Why younger generations catalyse climate action so effectively
There can’t be many of us who haven’t heard of Greta Thunberg. A once unknown Swedish teenager has become a figurehead for today’s global climate movement, and quickly too.
The BBC writes that the 16 year old recently arrived in New York, after completing her voyage across the Atlantic aboard an environmentally friendly yacht.
She carried out the two-week crossing during hurricane season in a zero carbon boat, harnessing wind, sun, and hydro power.
In addition, she’s given exceptionally powerful speeches at Davos, UN COP24, the British Parliament and on top of that has been nominated for the Nobel Peace Prize. That’s some CV for a teenager.
“We have proposed Greta Thunberg because if we do nothing to halt climate change it will be the cause of wars, conflict and refugees,” said Norwegian Socialist MP Freddy André Øvstegård. “Greta Thunberg has launched a mass movement which I see as a major contribution to peace.”
How youthful energy is driving change
“Greta is a perfect example of how younger generations are driving climate action,” comments Jo Watchman, founder and CEO, Content Coms.

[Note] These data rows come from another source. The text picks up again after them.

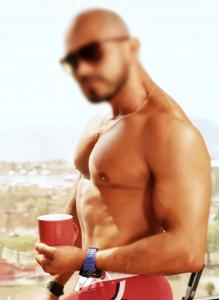 617463565: Chico busca chica en Sevilla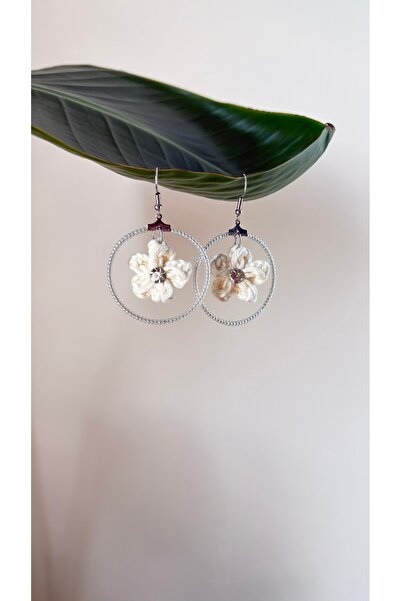 BAGS هدية خاصة لشهر نوفمبر: أقراط دينيس المصنوعة يدويًا على شكل زهرة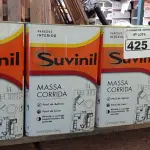 LOTE 425 - 01 LOTE COM 04 LATAS DE MASSA CORRIDA PARA PAREDES INTERIOR CONTENDO 28KG CADA MARCA SUVINIL. (NO ESTADO) ATENÇÃO! FAZER A VISITAÇÃO ANTES DE ARREMATAR, NÃO SABEMOS SE FUNCIONA. LEILÃO NÃO TEM GARANTIA E NEM DEVOLUÇÃO, SUJEITO A POSSÍVEIS AVARIAS VISÍVEIS/OCULTAS E/OU AUSÊNCIA DE COMPONENTES.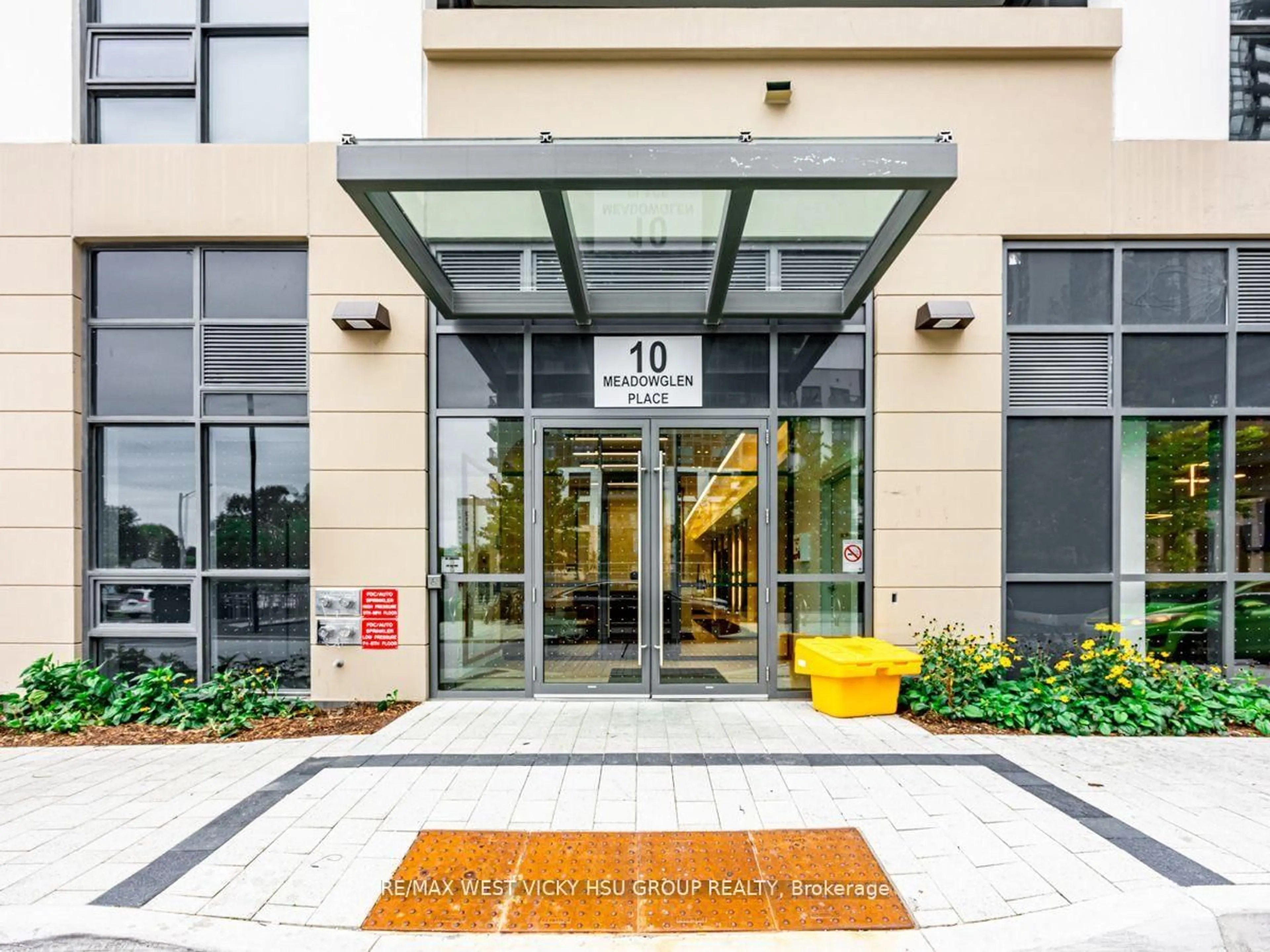 Indoor foyer for 10 Meadowglen Pl #1008, Toronto Ontario M1G 0A9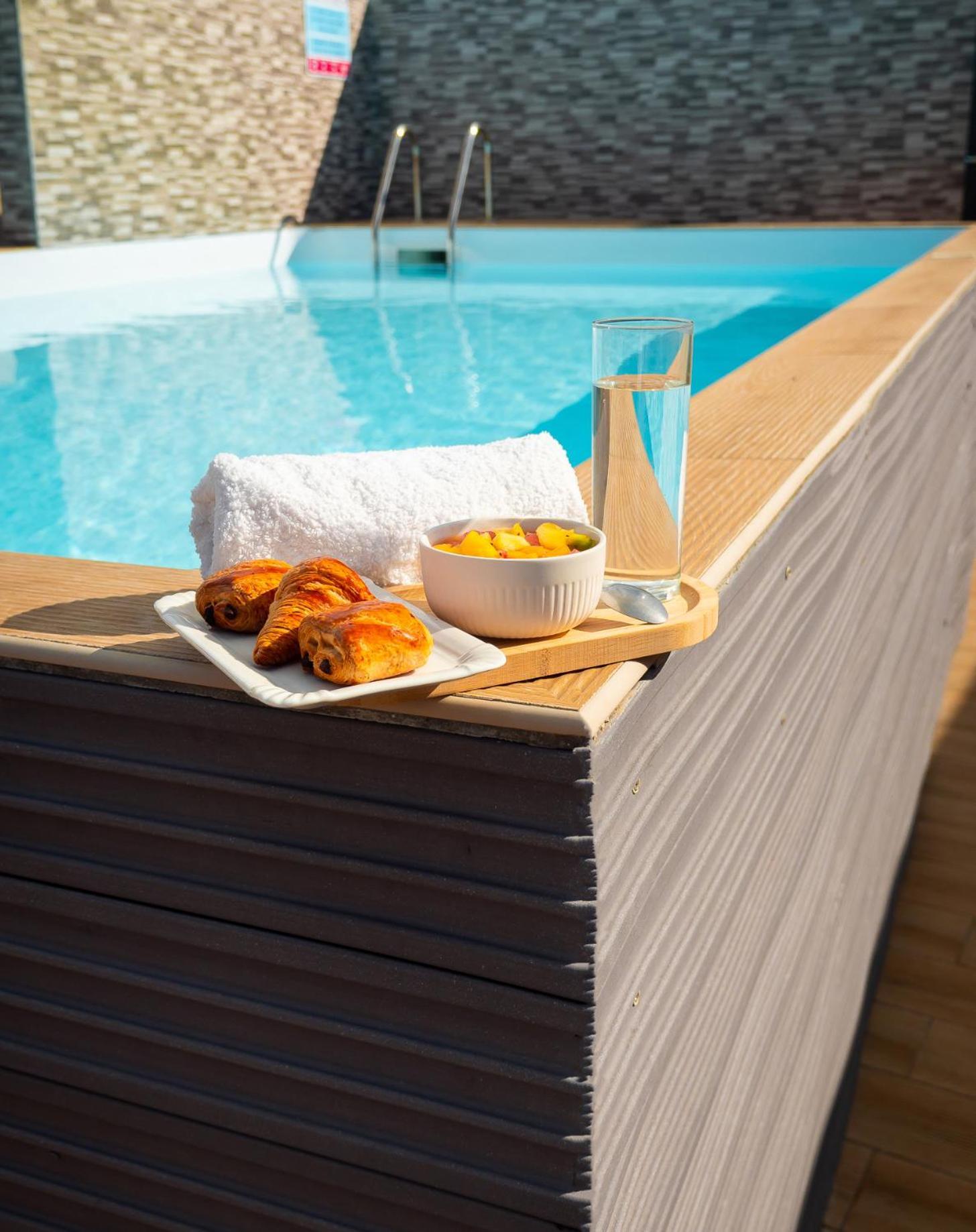 Evasion En Plein Coeur De La Ville Studio Jacuzzis Sauna Et Piscine Au Centre De Port-Louis Dış mekan fotoğraf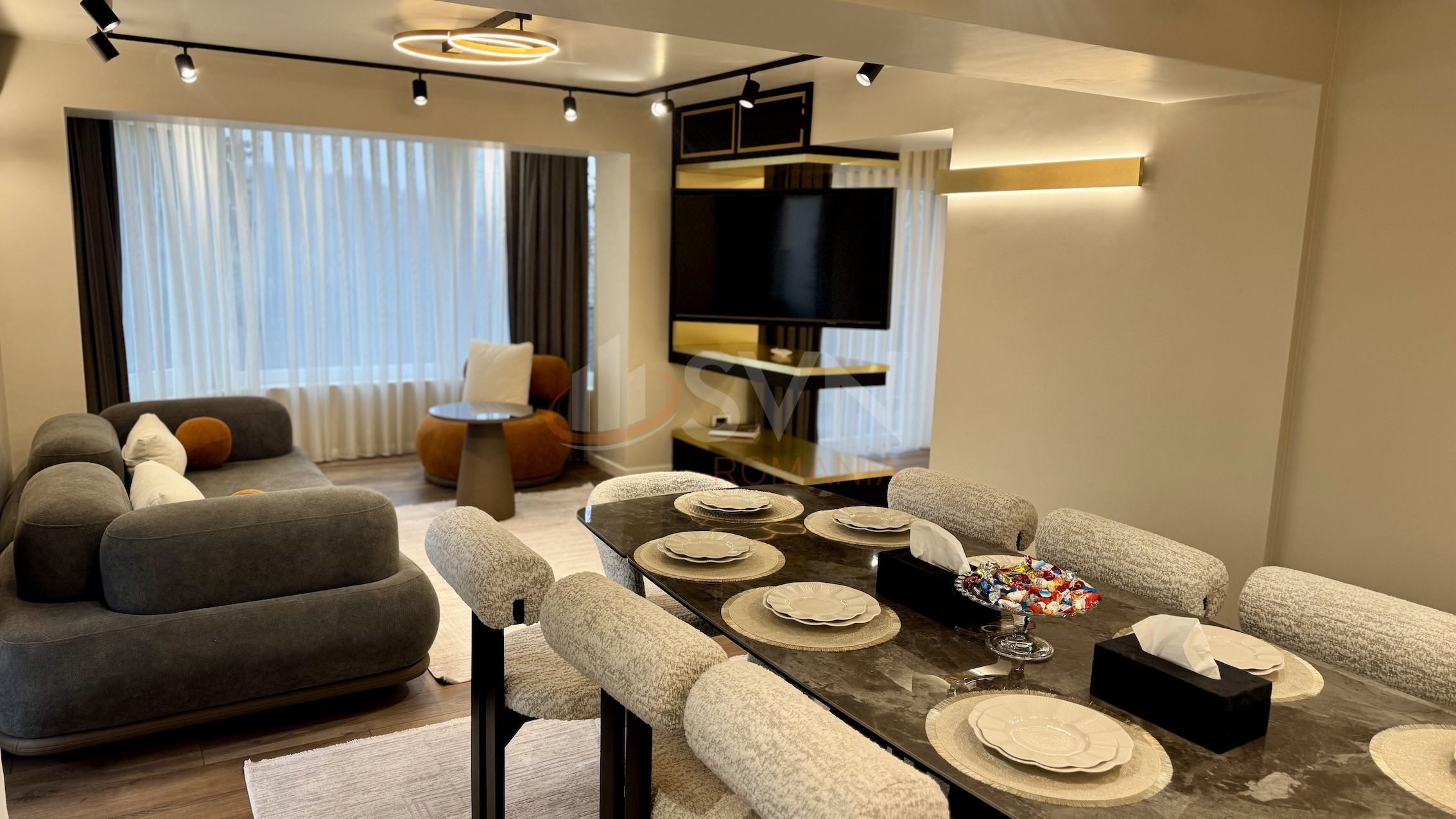 Casa, 10 camere Prahova/Centru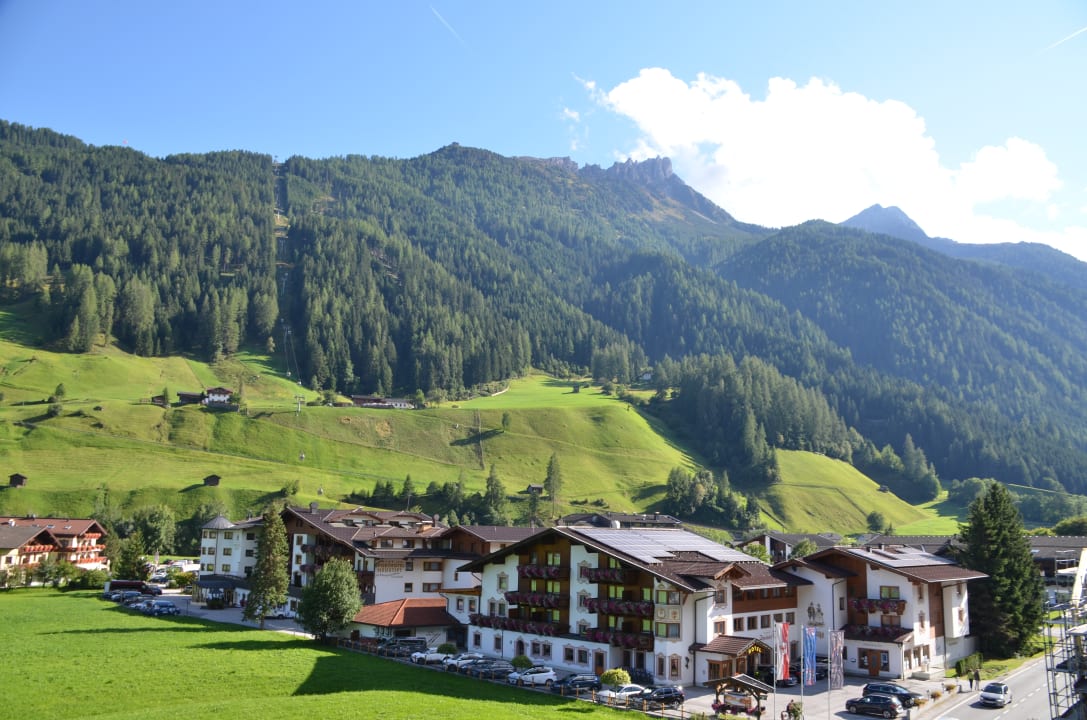Ausblick Hotel Der Stubaierhof Neustift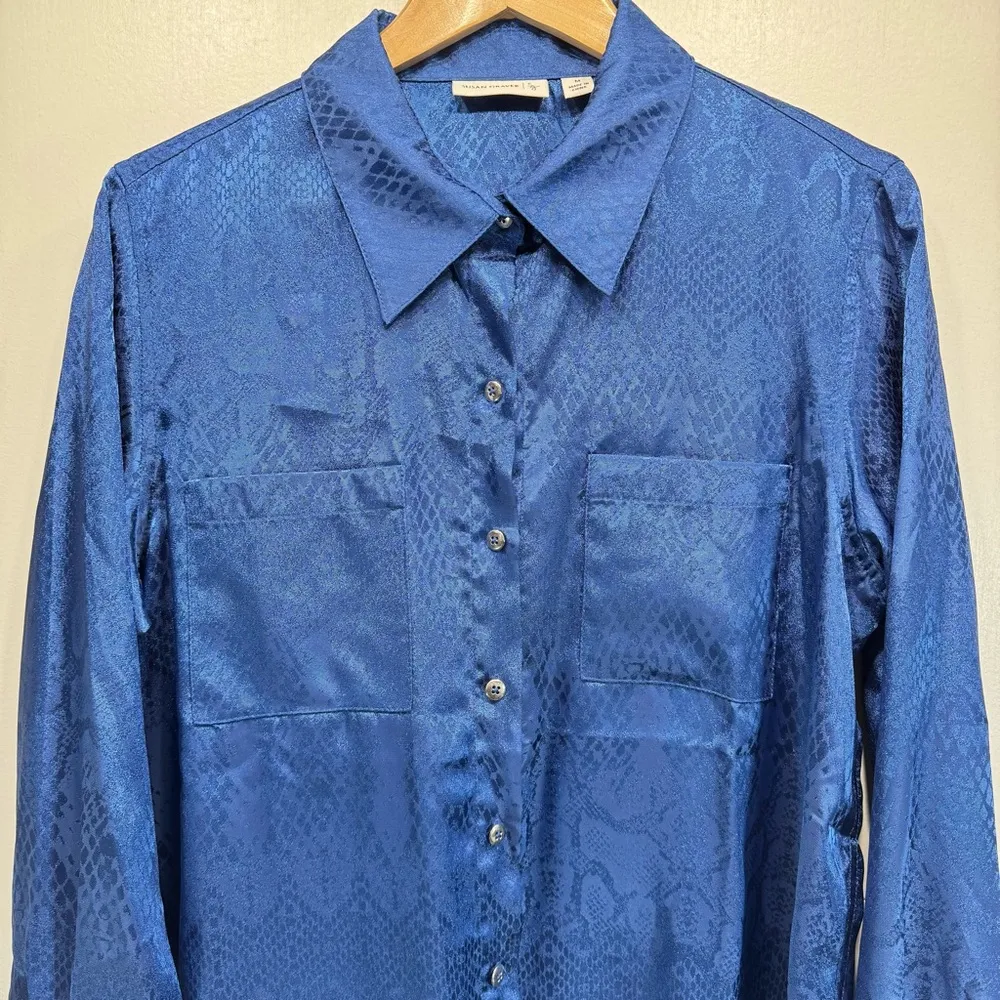 Royal Blue Snakeskin Textured Long Sleeve Button Front Tunic Size M - Image 3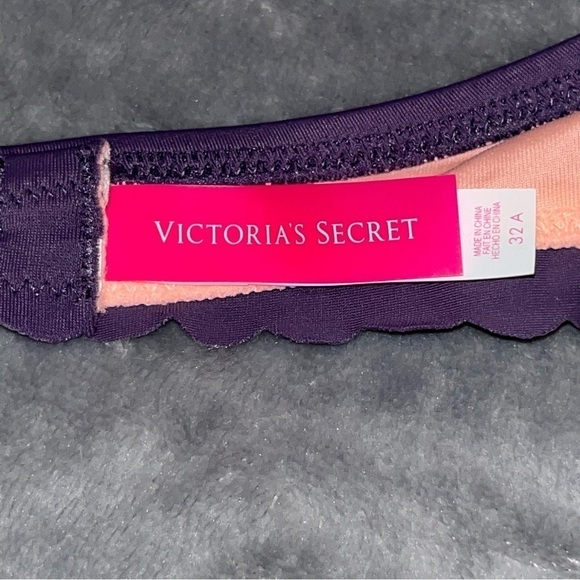 Victoria’s Secret Bikini Top Purple Size 32A - Picture 7 of 9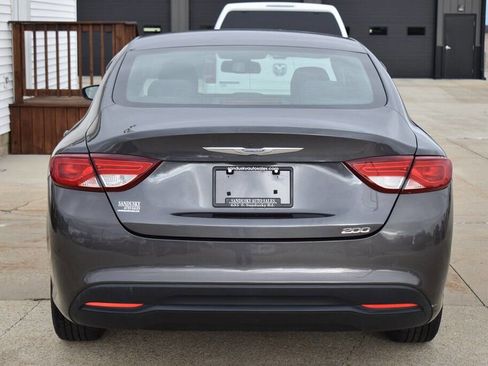 Used 2016 Chrysler 200 LX image 4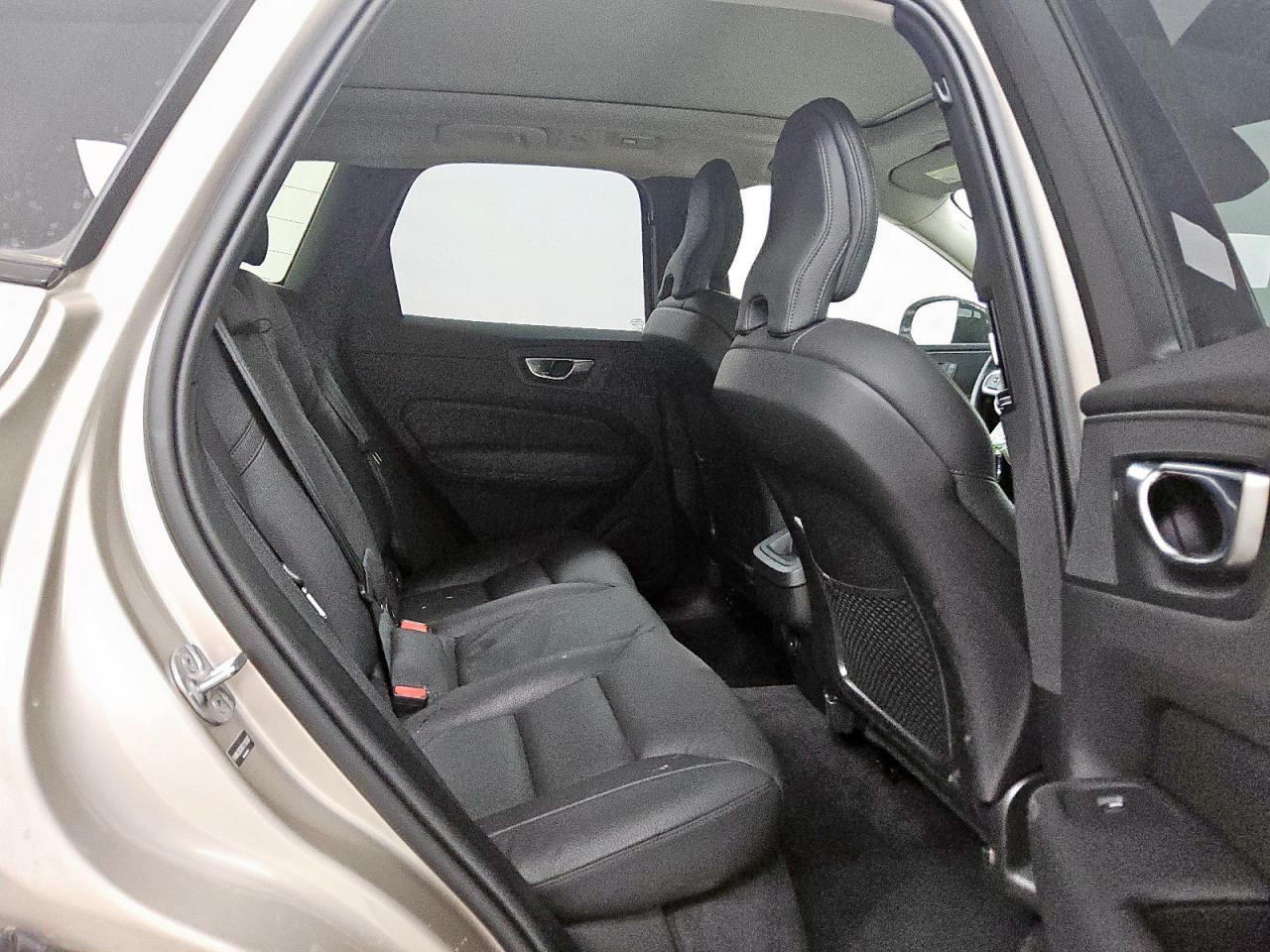2025 Volvo Xc60 Plus VIN: YV4M12RC4S1116187 Lot: 64189635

“Within our specialist work in low carbon communications, I’ve been watching a vital and growing trend, the astonishing levels of engagement among both millennials and younger people on climate.
“They engage across social media, apps, and news feeds, not only consuming but adding to the conversation. Greta has 1.35 million Twitter followers.
“Put simply, the urge to not only engage, but also to act on climate change is massive among people like Greta. This is because the climate crisis will ultimately affect these youngsters, and their children in far more telling ways than the generations that first realised climate change was actually happening.
“Their actions will ultimately shape how we react as a whole to our warming climate, and whether or not we can halt the damage.”
The Guardian explains that in her next salvo, the 16-year-old Swede will add her increasingly influential voice to appeals for deeper emissions cuts at two crucial global gatherings: the Climate Action Summit in New York on 23 September and the the UN climate conference in Santiago in early December.
And Greta shows astonishing maturity when faced with disparaging comments from the other side of the climate debate.
According to The Guardian, Steve Milloy, a Fox News contributor and former member of the Trump transition team, described Thunberg on Twitter earlier this week as “the ignorant teenage climate puppet”.
Yet the young founder of the school climate strike movement appeared unfazed in a quayside press conference before she boarded her transatlantic vessel. “There’ll always be people who don’t understand or accept the science. I’ll ignore them,” she said. “Climate delayers want to shift the focus from the climate crisis to something else. I won’t worry about that. I’ll do what I need.”
Action is within everyone’s hands
It is notable that Greta been diagnosed with Aspergers and has at various times experienced depression, anxiety and selective mutism. Today, however, she has risen to become the spokesperson for the global climate movement and its most recognisable face.
“Her astonishing achievements show that anyone, no matter how young or old, can and should act on climate,” comments Jo Watchman.
“Our low carbon work at Content Coms is a small part of this enduring global challenge. Yet the example of people like Greta shows that no matter how large the obstacles, when something is important enough, we must all find the strength to act.”